THE TASK. Reproduce the items from the line containing "What span of" through the end of the items as a Markdown table with the columns "Row" and "Content". Omit blank lines, and number each row in the first column.

(Entries on spatial positioning)
___

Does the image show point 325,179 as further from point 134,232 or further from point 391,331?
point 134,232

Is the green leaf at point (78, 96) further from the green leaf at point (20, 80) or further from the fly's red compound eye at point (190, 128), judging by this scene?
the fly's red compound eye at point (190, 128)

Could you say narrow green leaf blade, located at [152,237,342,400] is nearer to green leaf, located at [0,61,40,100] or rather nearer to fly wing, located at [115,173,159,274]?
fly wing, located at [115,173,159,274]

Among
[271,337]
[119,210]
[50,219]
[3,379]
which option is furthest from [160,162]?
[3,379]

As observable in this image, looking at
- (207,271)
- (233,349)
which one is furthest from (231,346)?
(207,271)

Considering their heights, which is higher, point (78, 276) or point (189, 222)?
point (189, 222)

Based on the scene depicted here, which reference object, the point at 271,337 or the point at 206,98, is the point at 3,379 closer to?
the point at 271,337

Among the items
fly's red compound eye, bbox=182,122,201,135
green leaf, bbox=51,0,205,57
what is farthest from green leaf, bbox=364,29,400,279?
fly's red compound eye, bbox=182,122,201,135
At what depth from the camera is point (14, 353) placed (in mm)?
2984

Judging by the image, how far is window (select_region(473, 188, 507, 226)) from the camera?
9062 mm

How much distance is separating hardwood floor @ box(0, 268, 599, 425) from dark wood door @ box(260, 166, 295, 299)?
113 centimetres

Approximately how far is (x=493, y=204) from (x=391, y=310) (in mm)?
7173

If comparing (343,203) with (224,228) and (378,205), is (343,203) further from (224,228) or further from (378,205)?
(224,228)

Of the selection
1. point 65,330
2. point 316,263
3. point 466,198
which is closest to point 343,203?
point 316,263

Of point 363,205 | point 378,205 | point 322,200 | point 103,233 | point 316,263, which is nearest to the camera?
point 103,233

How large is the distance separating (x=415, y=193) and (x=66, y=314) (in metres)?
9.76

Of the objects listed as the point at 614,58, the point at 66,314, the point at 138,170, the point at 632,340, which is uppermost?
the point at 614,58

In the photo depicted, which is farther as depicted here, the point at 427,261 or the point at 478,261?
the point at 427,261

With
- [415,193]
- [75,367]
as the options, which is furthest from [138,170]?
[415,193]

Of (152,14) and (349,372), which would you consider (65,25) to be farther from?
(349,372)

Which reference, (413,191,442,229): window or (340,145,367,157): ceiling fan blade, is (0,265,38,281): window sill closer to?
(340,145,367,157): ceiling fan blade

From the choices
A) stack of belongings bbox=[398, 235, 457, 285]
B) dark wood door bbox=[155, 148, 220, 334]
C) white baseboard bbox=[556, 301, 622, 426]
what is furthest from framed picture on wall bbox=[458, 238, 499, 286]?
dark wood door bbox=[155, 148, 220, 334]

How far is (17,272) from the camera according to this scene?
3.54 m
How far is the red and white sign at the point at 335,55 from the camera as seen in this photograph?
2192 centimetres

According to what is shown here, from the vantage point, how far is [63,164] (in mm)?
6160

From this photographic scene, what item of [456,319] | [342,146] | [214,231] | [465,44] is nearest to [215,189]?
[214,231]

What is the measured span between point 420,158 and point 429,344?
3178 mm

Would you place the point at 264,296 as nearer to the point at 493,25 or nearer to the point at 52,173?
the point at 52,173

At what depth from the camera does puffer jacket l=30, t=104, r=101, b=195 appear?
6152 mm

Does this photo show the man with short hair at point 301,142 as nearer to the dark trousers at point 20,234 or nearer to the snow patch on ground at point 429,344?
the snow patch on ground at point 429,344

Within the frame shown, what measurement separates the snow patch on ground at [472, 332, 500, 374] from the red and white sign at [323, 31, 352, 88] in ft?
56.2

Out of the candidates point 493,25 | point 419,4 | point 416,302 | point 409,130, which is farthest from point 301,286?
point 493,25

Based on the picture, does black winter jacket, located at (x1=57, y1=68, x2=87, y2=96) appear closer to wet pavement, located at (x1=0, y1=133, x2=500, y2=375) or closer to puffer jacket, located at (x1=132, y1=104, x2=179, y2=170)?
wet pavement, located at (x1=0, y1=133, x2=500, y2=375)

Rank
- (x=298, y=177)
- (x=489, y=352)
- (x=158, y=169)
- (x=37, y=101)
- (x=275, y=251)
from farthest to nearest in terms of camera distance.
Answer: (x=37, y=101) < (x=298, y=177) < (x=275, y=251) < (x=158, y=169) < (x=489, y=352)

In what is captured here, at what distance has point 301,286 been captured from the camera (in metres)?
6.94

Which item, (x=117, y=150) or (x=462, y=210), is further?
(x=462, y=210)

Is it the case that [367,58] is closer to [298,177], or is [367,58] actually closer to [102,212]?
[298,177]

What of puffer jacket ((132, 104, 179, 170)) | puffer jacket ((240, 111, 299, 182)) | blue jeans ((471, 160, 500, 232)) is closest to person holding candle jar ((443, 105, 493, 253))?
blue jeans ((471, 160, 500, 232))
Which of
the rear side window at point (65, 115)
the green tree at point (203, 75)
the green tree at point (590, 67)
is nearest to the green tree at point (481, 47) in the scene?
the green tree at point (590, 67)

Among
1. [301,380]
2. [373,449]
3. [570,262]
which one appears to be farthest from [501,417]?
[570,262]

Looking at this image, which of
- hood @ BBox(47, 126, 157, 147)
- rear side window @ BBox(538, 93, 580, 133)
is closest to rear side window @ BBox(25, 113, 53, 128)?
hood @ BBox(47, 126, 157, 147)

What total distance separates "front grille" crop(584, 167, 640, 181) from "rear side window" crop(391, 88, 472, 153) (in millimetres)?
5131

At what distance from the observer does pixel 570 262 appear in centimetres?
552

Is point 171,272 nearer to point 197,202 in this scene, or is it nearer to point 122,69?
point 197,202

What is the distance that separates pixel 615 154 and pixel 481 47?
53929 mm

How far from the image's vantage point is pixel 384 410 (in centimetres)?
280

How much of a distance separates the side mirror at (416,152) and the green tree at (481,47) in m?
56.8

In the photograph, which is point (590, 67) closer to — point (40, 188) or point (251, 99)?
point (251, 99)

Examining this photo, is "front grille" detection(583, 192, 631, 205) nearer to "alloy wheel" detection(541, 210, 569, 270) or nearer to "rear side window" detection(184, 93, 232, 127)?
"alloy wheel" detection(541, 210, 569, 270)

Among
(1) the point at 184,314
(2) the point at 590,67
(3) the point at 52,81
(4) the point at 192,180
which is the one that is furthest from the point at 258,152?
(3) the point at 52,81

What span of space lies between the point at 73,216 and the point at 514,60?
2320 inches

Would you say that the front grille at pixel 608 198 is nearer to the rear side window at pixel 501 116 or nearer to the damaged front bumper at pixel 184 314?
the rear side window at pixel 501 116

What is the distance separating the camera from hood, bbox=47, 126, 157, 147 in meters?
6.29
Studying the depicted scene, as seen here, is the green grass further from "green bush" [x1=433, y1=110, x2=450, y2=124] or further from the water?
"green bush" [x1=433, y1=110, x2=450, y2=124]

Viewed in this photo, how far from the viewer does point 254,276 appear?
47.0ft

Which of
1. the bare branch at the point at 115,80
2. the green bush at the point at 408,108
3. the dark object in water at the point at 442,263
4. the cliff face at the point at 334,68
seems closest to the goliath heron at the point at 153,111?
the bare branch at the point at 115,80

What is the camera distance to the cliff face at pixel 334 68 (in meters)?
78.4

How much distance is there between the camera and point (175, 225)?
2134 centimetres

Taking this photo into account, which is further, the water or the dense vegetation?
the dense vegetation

___

OUTPUT FOR THIS EXERCISE.
| Row | Content |
|---|---|
| 1 | What span of space lies between the point at 73,216 and the point at 514,60? |
| 2 | 2320 inches |
| 3 | Would you say that the front grille at pixel 608 198 is nearer to the rear side window at pixel 501 116 or nearer to the damaged front bumper at pixel 184 314? |
| 4 | the rear side window at pixel 501 116 |
| 5 | What is the distance separating the camera from hood, bbox=47, 126, 157, 147 in meters? |
| 6 | 6.29 |
| 7 | Studying the depicted scene, as seen here, is the green grass further from "green bush" [x1=433, y1=110, x2=450, y2=124] or further from the water? |
| 8 | "green bush" [x1=433, y1=110, x2=450, y2=124] |
| 9 | Viewed in this photo, how far from the viewer does point 254,276 appear? |
| 10 | 47.0ft |
| 11 | Which of |
| 12 | 1. the bare branch at the point at 115,80 |
| 13 | 2. the green bush at the point at 408,108 |
| 14 | 3. the dark object in water at the point at 442,263 |
| 15 | 4. the cliff face at the point at 334,68 |
| 16 | seems closest to the goliath heron at the point at 153,111? |
| 17 | the bare branch at the point at 115,80 |
| 18 | What is the camera distance to the cliff face at pixel 334 68 (in meters)? |
| 19 | 78.4 |
| 20 | How much distance is there between the camera and point (175, 225)? |
| 21 | 2134 centimetres |
| 22 | Taking this photo into account, which is further, the water or the dense vegetation? |
| 23 | the dense vegetation |